A role is a set of expectations held by others about what we are supposed to do when we are in a given social position. For example, if you’re the secretary of a student organization, you may need to take notes during meetings, contact other members regarding events, and keep track of peoples’ dues. Likewise, if you work as a server at the local Mexican restaurant, you are expected to greet customers, take their orders, refill the chips and salsa, check in with them throughout the meal to see if they need anything, and collect their money. You do these things not because of who you are, but because these are the duties of the position. In sociological language, the expectations that you will do what you are supposed to do in a role are called norms.
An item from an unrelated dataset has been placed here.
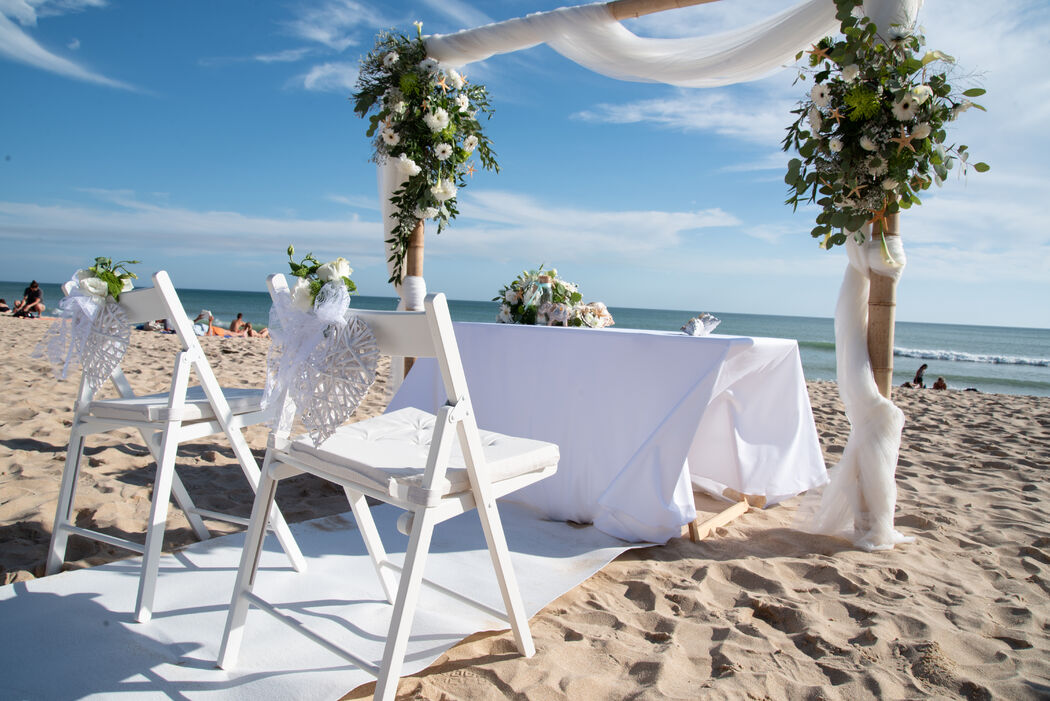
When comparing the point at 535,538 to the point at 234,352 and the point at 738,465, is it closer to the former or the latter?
the point at 738,465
Role expectations are not just behaviors but emotions and feelings as well. As a server, you greet customers with a corporate-imposed greeting such as: “Hi, I’m Taylor, and I’ll be taking care of you tonight.” (At this point, I usually ask them to go wash my car or something, but they never do…) The role of a server requires you to be cheerful an interested. Don’t really feel that way? Doesn’t matter: You need to do it anyway. Imagine in you greeted customers with an angry snarl or sat down and started telling them all your problems. If you weren’t fired right away, you would at least have a manager instructing you in how to “properly” treat customers.
Roles have remarkably detailed and complex expectations for our behavior. You could fill a thick instruction manual for all the roles we act out. Let’s take a simple situation—what students are supposed to do in a college classroom. Sounds easy, right? There are actually many, many rules that you’re supposed to follow, and if it seems easy, it’s only because you know them already.
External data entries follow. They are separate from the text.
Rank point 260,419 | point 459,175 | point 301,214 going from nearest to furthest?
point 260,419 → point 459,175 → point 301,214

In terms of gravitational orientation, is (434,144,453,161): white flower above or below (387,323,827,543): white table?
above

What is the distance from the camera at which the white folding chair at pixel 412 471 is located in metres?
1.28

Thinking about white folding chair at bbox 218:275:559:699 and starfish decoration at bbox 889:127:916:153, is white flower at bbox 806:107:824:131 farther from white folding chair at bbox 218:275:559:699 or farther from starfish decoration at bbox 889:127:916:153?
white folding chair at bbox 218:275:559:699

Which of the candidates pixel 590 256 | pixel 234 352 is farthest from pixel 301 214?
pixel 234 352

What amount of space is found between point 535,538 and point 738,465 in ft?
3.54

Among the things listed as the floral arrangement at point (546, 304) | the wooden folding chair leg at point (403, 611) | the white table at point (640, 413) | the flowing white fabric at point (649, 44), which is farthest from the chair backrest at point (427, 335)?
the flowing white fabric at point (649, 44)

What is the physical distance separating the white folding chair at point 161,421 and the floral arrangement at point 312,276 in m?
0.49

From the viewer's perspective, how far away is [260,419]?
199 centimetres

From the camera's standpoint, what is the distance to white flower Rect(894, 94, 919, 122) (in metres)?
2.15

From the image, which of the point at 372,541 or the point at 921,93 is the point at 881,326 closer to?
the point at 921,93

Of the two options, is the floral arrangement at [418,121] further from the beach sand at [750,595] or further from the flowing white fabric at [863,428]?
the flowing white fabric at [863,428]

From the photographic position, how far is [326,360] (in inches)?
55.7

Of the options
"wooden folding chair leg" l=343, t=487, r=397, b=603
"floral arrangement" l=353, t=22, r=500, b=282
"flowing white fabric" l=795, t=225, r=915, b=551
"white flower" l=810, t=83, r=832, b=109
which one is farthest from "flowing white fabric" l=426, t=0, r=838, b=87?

In a classroom, you are supposed to:
· Walk into the room—not run, crawl, dance or do handsprings into it.
· Talk with other students quietly—not yell greetings to them as you might if you saw the same person in a different situation. “Hey, you &#@*!, how the &#($)@^ are you doing!” won’t cut it.
· Sit in your chair facing forward. Don’t stand; don’t sit in front, facing the class (this is reserved for the professor); don’t put your feet up on somebody else’s desk.
· Look like you’re paying attention. Even if you’re bored out of your mind and ready to collapse into a deep sleep, face the general direction of the professor and keep your eyes open. Don’t lay down on the floor, put your head on your backpack, and take a nap. (Hey, if I have to be awake for my classes, my students do too!).
· If you have to say something, you raise your hand until acknowledged by the professor. Don’t just yell out, “Hey you, I’ve got something to say.” There are even norms on how to raise your hand! Lift your hand shoulder height and keep it mostly still. Don’t wave both arms frantically.
Over the years, I’ve had various experiences in the classroom that have indicated the power of these norms. In one class I had a student with a learning disability who would often do the “wrong” thing in the classroom. He would ask questions that were off topic. He would sometimes interrupt me during lecture with his comments. He would get really enthusiastic when talking. These behaviors didn’t bother me (professors are usually pretty happy just to have someone participate in class), but the other students were scornful of his violating classroom norms. At first they would roll their eyes and maybe snicker, but after a few weeks they would laugh out loud at him. Not the “we’re having fun” laugh, but the “you’re an idiot” laugh. He could tell what was going on, and after a few weeks, he just dropped the class.
Last semester I taught an evening class in a large lecture hall that holds 330 students. Since it was a two-and-a-half hour class, the students got hungry and usually brought food with them. One evening, a student forgot, and so at the start of class he asked if he could order a pizza. I thought it was a great idea, so I said sure. Well, about 30 minutes later, I was halfway up the stairs on one side of the classroom (I walk around a lot when I teach), and the class burst in to laughter. I looked back, and there in the front of class was this student paying a very confused Domino’s delivery person.
According to role theory, most of us are hardcore, rabid conformists. Whether it’s answering a telephone or ordering a coffee or getting married or playing softball or walking down the street or sending an e-mail or just about anything else, we conform to role expectations. They guide much of our lives, both in and out of the classroom.